Whether it is wood, porcelain, drywall, or whatever, you do not want cracks, chips, divots, and other signs of wear showing up. For woodwork, many hardware stores carry blending touch-up pens that can be a huge help.
Reglaze damaged countertops, tubs, and sinks.
This one is easy to lose money on if you do not really need it, but it is better to spend a few hundred dollars reglazing a chipping or peeling formica countertop than it is to lose thousands because show features are damaged. If you have questions about whether this option is right for your home, talk to your realtor about it.

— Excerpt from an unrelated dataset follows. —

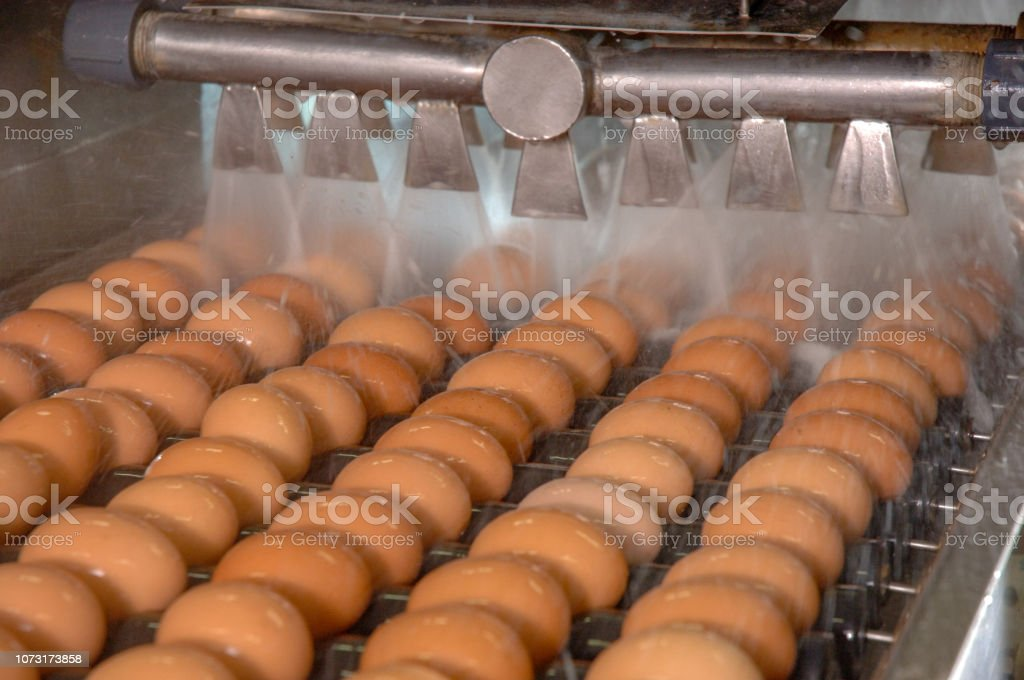 Egg factory on washing production line with fresh eggs are prepare for package in Automate Food Processing Plant. stock photo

Consider simple fixture replacement.
New cabinet handles, faucet features, and other basic fixtures can often be purchased and installed cheaply as DIY projects. A few simple swaps for tarnished, over-painted, or just out-of-date fixtures and your new additions make the room look up-to-date without investing in a full remodel.
2. Depersonalize Your Space
The hardest step for most homeowners is coming to terms with the need to cut back on their personal clutter.
Your house is your refuge, and even when it’s time to sell, it can be difficult to transition into treating it like a space for other people, but you really need to do that if you are going to get the most out of your sale. Think in terms of how a professional might come and stage your home before a showing. These steps will help you to make your home showroom-ready, and they can also help your move be easier in the long run.
Box up items that really do not need to be around the house, like old photo albums and keepsakes that are mostly out for display, take down most of your old family photos, and try for a minimalist approach to wall decor. You do want a few pictures or paintings for accent pieces, but it can be hard for a buyer to see the house behind your stuff if it is too full.
Tidy Up Your Storage Space
Even if you normally organize your tools or books with piles that are mostly the same size and color, your buyers are looking to see what is possible in a space, so storing some items and arranging others to showcase the best uses of your cabinets and other built-in storage areas will help prospective buyers see that.
Trim Your Furniture to a Tasteful Minimum
You want each room to have the pieces that are necessary to say it is completely furnished, but most of us like to over-furnish our rooms as part of our personal decorating style. Pulling that back makes it easier to see the room for itself, and it also helps you to stage it in a way that takes advantage of natural light.
Clean Up After Your Pets
If possible, get them out of the house, even if it is just during the days when the house is being shown. Having strange animals around can be off-putting to some people, and you never know who is going to be allergic.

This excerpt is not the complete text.